# [Document excerpt]
━━━━━━━━
As thousands of low-paid public sector workers face losing their jobs after the 80 billion of cuts announced by the coalition over the next four years, trade unions warned they or the long-term unemployed could find themselves doing similar work for a fraction of the cost.

TUC senior policy officer Richard Exell said it would be "very unfair to unemployed people, especially long-term unemployed people". He went on: "The reason we have got such high unemployment isn't because of a problem with the work ethic, it is because there aren't enough jobs for people to do.

"We think this is a policy that is mainly objectionable because it is unfair to unemployed people.But it is also unfair to workers who find themselves competing against people paid much less than themselves and to any businesses in competition with the organisations that have got this subsidised workforce."

Religious leaders also questioned the coalition's motives, suggesting the vulnerable were being unfairly stigmatised.
━━━━━━━━
# [Information given]
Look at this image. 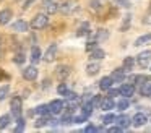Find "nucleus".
Returning <instances> with one entry per match:
<instances>
[{
    "label": "nucleus",
    "instance_id": "obj_1",
    "mask_svg": "<svg viewBox=\"0 0 151 133\" xmlns=\"http://www.w3.org/2000/svg\"><path fill=\"white\" fill-rule=\"evenodd\" d=\"M10 109H12V114L13 117H21V112H23V99L20 96H13L10 101Z\"/></svg>",
    "mask_w": 151,
    "mask_h": 133
},
{
    "label": "nucleus",
    "instance_id": "obj_2",
    "mask_svg": "<svg viewBox=\"0 0 151 133\" xmlns=\"http://www.w3.org/2000/svg\"><path fill=\"white\" fill-rule=\"evenodd\" d=\"M47 23H49V18H47L46 13H39V15H36L33 18V21H31V28L33 29H42L47 26Z\"/></svg>",
    "mask_w": 151,
    "mask_h": 133
},
{
    "label": "nucleus",
    "instance_id": "obj_3",
    "mask_svg": "<svg viewBox=\"0 0 151 133\" xmlns=\"http://www.w3.org/2000/svg\"><path fill=\"white\" fill-rule=\"evenodd\" d=\"M137 63L140 65L141 68H146L148 65L151 63V50H145V52H141V54H138Z\"/></svg>",
    "mask_w": 151,
    "mask_h": 133
},
{
    "label": "nucleus",
    "instance_id": "obj_4",
    "mask_svg": "<svg viewBox=\"0 0 151 133\" xmlns=\"http://www.w3.org/2000/svg\"><path fill=\"white\" fill-rule=\"evenodd\" d=\"M23 78H24V80H28V81H34L37 78V68L34 67V63L29 65V67H26L23 70Z\"/></svg>",
    "mask_w": 151,
    "mask_h": 133
},
{
    "label": "nucleus",
    "instance_id": "obj_5",
    "mask_svg": "<svg viewBox=\"0 0 151 133\" xmlns=\"http://www.w3.org/2000/svg\"><path fill=\"white\" fill-rule=\"evenodd\" d=\"M133 94H135V84L133 83H124L120 86V96L132 97Z\"/></svg>",
    "mask_w": 151,
    "mask_h": 133
},
{
    "label": "nucleus",
    "instance_id": "obj_6",
    "mask_svg": "<svg viewBox=\"0 0 151 133\" xmlns=\"http://www.w3.org/2000/svg\"><path fill=\"white\" fill-rule=\"evenodd\" d=\"M146 122H148V117L145 115L143 112H138V114H135V115L132 117V125L133 127H143Z\"/></svg>",
    "mask_w": 151,
    "mask_h": 133
},
{
    "label": "nucleus",
    "instance_id": "obj_7",
    "mask_svg": "<svg viewBox=\"0 0 151 133\" xmlns=\"http://www.w3.org/2000/svg\"><path fill=\"white\" fill-rule=\"evenodd\" d=\"M55 55H57V44H50L49 49H47L46 55L42 57L44 62H47V63H50L52 60H55Z\"/></svg>",
    "mask_w": 151,
    "mask_h": 133
},
{
    "label": "nucleus",
    "instance_id": "obj_8",
    "mask_svg": "<svg viewBox=\"0 0 151 133\" xmlns=\"http://www.w3.org/2000/svg\"><path fill=\"white\" fill-rule=\"evenodd\" d=\"M29 26L31 24H28V23L23 21V19H17V21L12 24V29H13V31H17V32H26L28 29H29Z\"/></svg>",
    "mask_w": 151,
    "mask_h": 133
},
{
    "label": "nucleus",
    "instance_id": "obj_9",
    "mask_svg": "<svg viewBox=\"0 0 151 133\" xmlns=\"http://www.w3.org/2000/svg\"><path fill=\"white\" fill-rule=\"evenodd\" d=\"M49 106H50V114H52V115H59V114L63 110V101L55 99V101H52Z\"/></svg>",
    "mask_w": 151,
    "mask_h": 133
},
{
    "label": "nucleus",
    "instance_id": "obj_10",
    "mask_svg": "<svg viewBox=\"0 0 151 133\" xmlns=\"http://www.w3.org/2000/svg\"><path fill=\"white\" fill-rule=\"evenodd\" d=\"M99 70H101V65L98 63V60H93L91 63L86 65V73H88L89 76H96V75L99 73Z\"/></svg>",
    "mask_w": 151,
    "mask_h": 133
},
{
    "label": "nucleus",
    "instance_id": "obj_11",
    "mask_svg": "<svg viewBox=\"0 0 151 133\" xmlns=\"http://www.w3.org/2000/svg\"><path fill=\"white\" fill-rule=\"evenodd\" d=\"M115 107V102H114V97L107 96V97H102V102H101V109L106 110V112H109V110H112Z\"/></svg>",
    "mask_w": 151,
    "mask_h": 133
},
{
    "label": "nucleus",
    "instance_id": "obj_12",
    "mask_svg": "<svg viewBox=\"0 0 151 133\" xmlns=\"http://www.w3.org/2000/svg\"><path fill=\"white\" fill-rule=\"evenodd\" d=\"M112 83H114L112 76H104V78H101V81H99V89H101V91H109V89L112 88Z\"/></svg>",
    "mask_w": 151,
    "mask_h": 133
},
{
    "label": "nucleus",
    "instance_id": "obj_13",
    "mask_svg": "<svg viewBox=\"0 0 151 133\" xmlns=\"http://www.w3.org/2000/svg\"><path fill=\"white\" fill-rule=\"evenodd\" d=\"M29 58H31V62H33L34 65H36L41 58H42V52H41V49L37 47V45H33V49H31V57Z\"/></svg>",
    "mask_w": 151,
    "mask_h": 133
},
{
    "label": "nucleus",
    "instance_id": "obj_14",
    "mask_svg": "<svg viewBox=\"0 0 151 133\" xmlns=\"http://www.w3.org/2000/svg\"><path fill=\"white\" fill-rule=\"evenodd\" d=\"M112 80H114V83H122V81L125 80V70L124 68H117V70L112 71Z\"/></svg>",
    "mask_w": 151,
    "mask_h": 133
},
{
    "label": "nucleus",
    "instance_id": "obj_15",
    "mask_svg": "<svg viewBox=\"0 0 151 133\" xmlns=\"http://www.w3.org/2000/svg\"><path fill=\"white\" fill-rule=\"evenodd\" d=\"M44 8L47 10V13H55L59 10V3H55L54 0H44L42 2Z\"/></svg>",
    "mask_w": 151,
    "mask_h": 133
},
{
    "label": "nucleus",
    "instance_id": "obj_16",
    "mask_svg": "<svg viewBox=\"0 0 151 133\" xmlns=\"http://www.w3.org/2000/svg\"><path fill=\"white\" fill-rule=\"evenodd\" d=\"M115 123L120 125L122 128H127V127H130L132 119H130V117H127V115H119V117H115Z\"/></svg>",
    "mask_w": 151,
    "mask_h": 133
},
{
    "label": "nucleus",
    "instance_id": "obj_17",
    "mask_svg": "<svg viewBox=\"0 0 151 133\" xmlns=\"http://www.w3.org/2000/svg\"><path fill=\"white\" fill-rule=\"evenodd\" d=\"M12 10H2L0 12V26H4V24H7L8 21L12 19Z\"/></svg>",
    "mask_w": 151,
    "mask_h": 133
},
{
    "label": "nucleus",
    "instance_id": "obj_18",
    "mask_svg": "<svg viewBox=\"0 0 151 133\" xmlns=\"http://www.w3.org/2000/svg\"><path fill=\"white\" fill-rule=\"evenodd\" d=\"M57 76L60 78V80H65L67 76L70 75V67H65V65H60V67H57Z\"/></svg>",
    "mask_w": 151,
    "mask_h": 133
},
{
    "label": "nucleus",
    "instance_id": "obj_19",
    "mask_svg": "<svg viewBox=\"0 0 151 133\" xmlns=\"http://www.w3.org/2000/svg\"><path fill=\"white\" fill-rule=\"evenodd\" d=\"M104 57H106V52L102 50V49H99V47H96L94 50H91V55H89L91 60H102Z\"/></svg>",
    "mask_w": 151,
    "mask_h": 133
},
{
    "label": "nucleus",
    "instance_id": "obj_20",
    "mask_svg": "<svg viewBox=\"0 0 151 133\" xmlns=\"http://www.w3.org/2000/svg\"><path fill=\"white\" fill-rule=\"evenodd\" d=\"M36 114H39V115H50V106L49 104H41V106L36 107Z\"/></svg>",
    "mask_w": 151,
    "mask_h": 133
},
{
    "label": "nucleus",
    "instance_id": "obj_21",
    "mask_svg": "<svg viewBox=\"0 0 151 133\" xmlns=\"http://www.w3.org/2000/svg\"><path fill=\"white\" fill-rule=\"evenodd\" d=\"M133 65H135L133 57H125V60H124V65H122V68H124V70H125V73H127V71H132V70H133Z\"/></svg>",
    "mask_w": 151,
    "mask_h": 133
},
{
    "label": "nucleus",
    "instance_id": "obj_22",
    "mask_svg": "<svg viewBox=\"0 0 151 133\" xmlns=\"http://www.w3.org/2000/svg\"><path fill=\"white\" fill-rule=\"evenodd\" d=\"M117 109L119 110H127L128 109V106H130V101H128V97H122V99H119L117 101Z\"/></svg>",
    "mask_w": 151,
    "mask_h": 133
},
{
    "label": "nucleus",
    "instance_id": "obj_23",
    "mask_svg": "<svg viewBox=\"0 0 151 133\" xmlns=\"http://www.w3.org/2000/svg\"><path fill=\"white\" fill-rule=\"evenodd\" d=\"M151 41V32H148V34H143V36H140V37L135 41V44L133 45H143V44H146V42H150Z\"/></svg>",
    "mask_w": 151,
    "mask_h": 133
},
{
    "label": "nucleus",
    "instance_id": "obj_24",
    "mask_svg": "<svg viewBox=\"0 0 151 133\" xmlns=\"http://www.w3.org/2000/svg\"><path fill=\"white\" fill-rule=\"evenodd\" d=\"M10 122H12V117L8 115V114H5V115H2V117H0V130L7 128V127L10 125Z\"/></svg>",
    "mask_w": 151,
    "mask_h": 133
},
{
    "label": "nucleus",
    "instance_id": "obj_25",
    "mask_svg": "<svg viewBox=\"0 0 151 133\" xmlns=\"http://www.w3.org/2000/svg\"><path fill=\"white\" fill-rule=\"evenodd\" d=\"M93 109H94V106H93L91 102H85V104L81 106V112L85 114V115H88V117L93 114Z\"/></svg>",
    "mask_w": 151,
    "mask_h": 133
},
{
    "label": "nucleus",
    "instance_id": "obj_26",
    "mask_svg": "<svg viewBox=\"0 0 151 133\" xmlns=\"http://www.w3.org/2000/svg\"><path fill=\"white\" fill-rule=\"evenodd\" d=\"M109 37V32L106 31V29H98V31H96V41H104V39H107Z\"/></svg>",
    "mask_w": 151,
    "mask_h": 133
},
{
    "label": "nucleus",
    "instance_id": "obj_27",
    "mask_svg": "<svg viewBox=\"0 0 151 133\" xmlns=\"http://www.w3.org/2000/svg\"><path fill=\"white\" fill-rule=\"evenodd\" d=\"M140 94H141V96H151V84L150 83H143V84H141Z\"/></svg>",
    "mask_w": 151,
    "mask_h": 133
},
{
    "label": "nucleus",
    "instance_id": "obj_28",
    "mask_svg": "<svg viewBox=\"0 0 151 133\" xmlns=\"http://www.w3.org/2000/svg\"><path fill=\"white\" fill-rule=\"evenodd\" d=\"M86 34H89V24L88 23H83L78 28V31H76V36H86Z\"/></svg>",
    "mask_w": 151,
    "mask_h": 133
},
{
    "label": "nucleus",
    "instance_id": "obj_29",
    "mask_svg": "<svg viewBox=\"0 0 151 133\" xmlns=\"http://www.w3.org/2000/svg\"><path fill=\"white\" fill-rule=\"evenodd\" d=\"M8 93H10V86H8V84H4V86L0 88V102L7 99Z\"/></svg>",
    "mask_w": 151,
    "mask_h": 133
},
{
    "label": "nucleus",
    "instance_id": "obj_30",
    "mask_svg": "<svg viewBox=\"0 0 151 133\" xmlns=\"http://www.w3.org/2000/svg\"><path fill=\"white\" fill-rule=\"evenodd\" d=\"M73 8H75V3H72V2H63L62 3V12L63 13H70Z\"/></svg>",
    "mask_w": 151,
    "mask_h": 133
},
{
    "label": "nucleus",
    "instance_id": "obj_31",
    "mask_svg": "<svg viewBox=\"0 0 151 133\" xmlns=\"http://www.w3.org/2000/svg\"><path fill=\"white\" fill-rule=\"evenodd\" d=\"M63 97H65V101H67V102H70V101L78 99V94H76V93H73V91H67V93L63 94Z\"/></svg>",
    "mask_w": 151,
    "mask_h": 133
},
{
    "label": "nucleus",
    "instance_id": "obj_32",
    "mask_svg": "<svg viewBox=\"0 0 151 133\" xmlns=\"http://www.w3.org/2000/svg\"><path fill=\"white\" fill-rule=\"evenodd\" d=\"M112 122H115L114 114H106V115L102 117V123H104V125H109V123H112Z\"/></svg>",
    "mask_w": 151,
    "mask_h": 133
},
{
    "label": "nucleus",
    "instance_id": "obj_33",
    "mask_svg": "<svg viewBox=\"0 0 151 133\" xmlns=\"http://www.w3.org/2000/svg\"><path fill=\"white\" fill-rule=\"evenodd\" d=\"M89 117L88 115H85V114H80V115H76V117H73V123H83V122H86Z\"/></svg>",
    "mask_w": 151,
    "mask_h": 133
},
{
    "label": "nucleus",
    "instance_id": "obj_34",
    "mask_svg": "<svg viewBox=\"0 0 151 133\" xmlns=\"http://www.w3.org/2000/svg\"><path fill=\"white\" fill-rule=\"evenodd\" d=\"M24 60H26V57H24V54H21V52H18V54L13 57V62H15L17 65H21Z\"/></svg>",
    "mask_w": 151,
    "mask_h": 133
},
{
    "label": "nucleus",
    "instance_id": "obj_35",
    "mask_svg": "<svg viewBox=\"0 0 151 133\" xmlns=\"http://www.w3.org/2000/svg\"><path fill=\"white\" fill-rule=\"evenodd\" d=\"M49 120H50V119H46V115H42L41 119L36 120V128H41V127L47 125V123H49Z\"/></svg>",
    "mask_w": 151,
    "mask_h": 133
},
{
    "label": "nucleus",
    "instance_id": "obj_36",
    "mask_svg": "<svg viewBox=\"0 0 151 133\" xmlns=\"http://www.w3.org/2000/svg\"><path fill=\"white\" fill-rule=\"evenodd\" d=\"M60 123H62V125H68V123H73L72 114H65V115L62 117V120H60Z\"/></svg>",
    "mask_w": 151,
    "mask_h": 133
},
{
    "label": "nucleus",
    "instance_id": "obj_37",
    "mask_svg": "<svg viewBox=\"0 0 151 133\" xmlns=\"http://www.w3.org/2000/svg\"><path fill=\"white\" fill-rule=\"evenodd\" d=\"M101 102H102V96H98V94H94L91 99V104L94 107H101Z\"/></svg>",
    "mask_w": 151,
    "mask_h": 133
},
{
    "label": "nucleus",
    "instance_id": "obj_38",
    "mask_svg": "<svg viewBox=\"0 0 151 133\" xmlns=\"http://www.w3.org/2000/svg\"><path fill=\"white\" fill-rule=\"evenodd\" d=\"M104 5V0H91V8L93 10H99Z\"/></svg>",
    "mask_w": 151,
    "mask_h": 133
},
{
    "label": "nucleus",
    "instance_id": "obj_39",
    "mask_svg": "<svg viewBox=\"0 0 151 133\" xmlns=\"http://www.w3.org/2000/svg\"><path fill=\"white\" fill-rule=\"evenodd\" d=\"M67 91H68V88H67V84H65V83H60L59 86H57V93H59L60 96H63V94H65Z\"/></svg>",
    "mask_w": 151,
    "mask_h": 133
},
{
    "label": "nucleus",
    "instance_id": "obj_40",
    "mask_svg": "<svg viewBox=\"0 0 151 133\" xmlns=\"http://www.w3.org/2000/svg\"><path fill=\"white\" fill-rule=\"evenodd\" d=\"M23 128H24V120L21 119V117H18V120H17V128H15V132H23Z\"/></svg>",
    "mask_w": 151,
    "mask_h": 133
},
{
    "label": "nucleus",
    "instance_id": "obj_41",
    "mask_svg": "<svg viewBox=\"0 0 151 133\" xmlns=\"http://www.w3.org/2000/svg\"><path fill=\"white\" fill-rule=\"evenodd\" d=\"M96 47H98V41H96V39H94V41H89L88 44H86V50H88V52L94 50Z\"/></svg>",
    "mask_w": 151,
    "mask_h": 133
},
{
    "label": "nucleus",
    "instance_id": "obj_42",
    "mask_svg": "<svg viewBox=\"0 0 151 133\" xmlns=\"http://www.w3.org/2000/svg\"><path fill=\"white\" fill-rule=\"evenodd\" d=\"M120 94V88L119 89H109V93H107V96H111V97H114V96H119Z\"/></svg>",
    "mask_w": 151,
    "mask_h": 133
},
{
    "label": "nucleus",
    "instance_id": "obj_43",
    "mask_svg": "<svg viewBox=\"0 0 151 133\" xmlns=\"http://www.w3.org/2000/svg\"><path fill=\"white\" fill-rule=\"evenodd\" d=\"M85 132H86V133H89V132H98V127H94L93 123H89V125L85 128Z\"/></svg>",
    "mask_w": 151,
    "mask_h": 133
},
{
    "label": "nucleus",
    "instance_id": "obj_44",
    "mask_svg": "<svg viewBox=\"0 0 151 133\" xmlns=\"http://www.w3.org/2000/svg\"><path fill=\"white\" fill-rule=\"evenodd\" d=\"M122 130H124V128H122L120 125H115V127H111L109 132H111V133H117V132H122Z\"/></svg>",
    "mask_w": 151,
    "mask_h": 133
},
{
    "label": "nucleus",
    "instance_id": "obj_45",
    "mask_svg": "<svg viewBox=\"0 0 151 133\" xmlns=\"http://www.w3.org/2000/svg\"><path fill=\"white\" fill-rule=\"evenodd\" d=\"M130 18H132L130 15H127V16H125V23H124V26H122V31H125V29H127V26H128V21H130Z\"/></svg>",
    "mask_w": 151,
    "mask_h": 133
},
{
    "label": "nucleus",
    "instance_id": "obj_46",
    "mask_svg": "<svg viewBox=\"0 0 151 133\" xmlns=\"http://www.w3.org/2000/svg\"><path fill=\"white\" fill-rule=\"evenodd\" d=\"M8 78H10V76H8L4 70H0V80H8Z\"/></svg>",
    "mask_w": 151,
    "mask_h": 133
},
{
    "label": "nucleus",
    "instance_id": "obj_47",
    "mask_svg": "<svg viewBox=\"0 0 151 133\" xmlns=\"http://www.w3.org/2000/svg\"><path fill=\"white\" fill-rule=\"evenodd\" d=\"M0 57H2V50H0Z\"/></svg>",
    "mask_w": 151,
    "mask_h": 133
}]
</instances>
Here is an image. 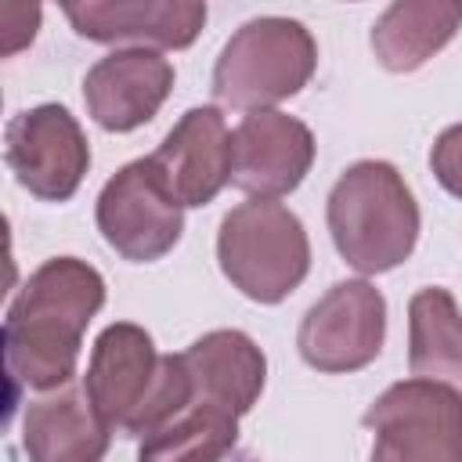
━━━━━━━━
# [Problem set]
1. In the news excerpt on public sector job cuts, who holds the post of TUC senior policy officer?
2. Pick up the news excerpt on public sector job cuts after its last sentence and carry it forward.

# [Expected responses]
1. Richard Exell

2.
The Rev Ian Galloway, convener of the Kirk's Church and Society Council, said: "We are concerned about the apparent stigmatisation of those in receipt of benefits that is emerging through a political discourse that associates error and fraud in immediate proximity to each other. I am concerned that this is being done deliberately and that the incidence of what are extreme cases is being used as a cover for reforms that harm those in need, whose care is our moral duty as a society."

Dr Williams said: "People who are struggling to find work and struggling to find a secure future are, I think, driven further into a sort of downward spiral of uncertainty, even despair, when the pressure is on in that way. People often are in this starting place, not because they are wicked or stupid or lazy but because circumstances have been against them, and to drive that spiral deeper does seem a great problem."

Shadow work and pensions secretary Douglas Alexander accused the government of "focusing on the workshy but offering nothing to the workless".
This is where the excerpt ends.